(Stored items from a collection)
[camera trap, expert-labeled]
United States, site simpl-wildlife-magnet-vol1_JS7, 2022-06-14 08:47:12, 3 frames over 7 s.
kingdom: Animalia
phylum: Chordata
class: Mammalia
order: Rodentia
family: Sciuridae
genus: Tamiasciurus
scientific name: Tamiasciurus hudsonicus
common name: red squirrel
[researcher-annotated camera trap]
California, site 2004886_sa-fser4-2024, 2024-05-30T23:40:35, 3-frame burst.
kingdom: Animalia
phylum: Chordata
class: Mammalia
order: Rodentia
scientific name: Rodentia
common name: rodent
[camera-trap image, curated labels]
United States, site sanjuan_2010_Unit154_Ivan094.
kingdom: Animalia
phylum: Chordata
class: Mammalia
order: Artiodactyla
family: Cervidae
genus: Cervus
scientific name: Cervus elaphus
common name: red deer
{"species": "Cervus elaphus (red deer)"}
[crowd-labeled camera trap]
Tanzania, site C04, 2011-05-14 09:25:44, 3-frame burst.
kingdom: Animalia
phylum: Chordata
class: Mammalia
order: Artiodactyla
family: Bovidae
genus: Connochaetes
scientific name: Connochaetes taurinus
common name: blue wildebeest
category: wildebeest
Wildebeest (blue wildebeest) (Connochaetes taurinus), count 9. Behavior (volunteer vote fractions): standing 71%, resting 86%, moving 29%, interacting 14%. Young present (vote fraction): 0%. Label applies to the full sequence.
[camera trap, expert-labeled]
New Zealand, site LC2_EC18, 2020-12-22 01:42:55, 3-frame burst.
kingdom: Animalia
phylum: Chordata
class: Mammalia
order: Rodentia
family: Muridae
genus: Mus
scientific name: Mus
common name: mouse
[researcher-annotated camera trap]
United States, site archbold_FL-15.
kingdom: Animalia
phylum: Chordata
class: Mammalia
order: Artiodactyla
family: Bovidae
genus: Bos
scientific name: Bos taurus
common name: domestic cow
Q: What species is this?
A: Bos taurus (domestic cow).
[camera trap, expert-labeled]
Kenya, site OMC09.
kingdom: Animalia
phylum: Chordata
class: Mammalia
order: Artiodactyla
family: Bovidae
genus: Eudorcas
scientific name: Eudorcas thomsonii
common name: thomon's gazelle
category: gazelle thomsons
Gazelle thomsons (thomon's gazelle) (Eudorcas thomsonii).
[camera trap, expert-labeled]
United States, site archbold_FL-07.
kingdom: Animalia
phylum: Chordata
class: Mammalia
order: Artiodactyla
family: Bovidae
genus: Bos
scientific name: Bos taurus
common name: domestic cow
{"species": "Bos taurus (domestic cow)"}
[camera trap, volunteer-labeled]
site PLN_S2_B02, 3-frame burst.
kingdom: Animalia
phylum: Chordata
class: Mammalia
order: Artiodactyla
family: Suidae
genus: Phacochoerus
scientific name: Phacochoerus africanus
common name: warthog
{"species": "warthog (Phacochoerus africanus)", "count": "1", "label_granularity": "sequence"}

_Work task_. Every line of the data that includes the word "States" should be copied.

_Response box_.
United States, site simpl-wildlife-magnet-vol1_JS7, 2022-06-14 08:47:12, 3 frames over 7 s.
United States, site sanjuan_2010_Unit154_Ivan094.
United States, site archbold_FL-15.
United States, site archbold_FL-07.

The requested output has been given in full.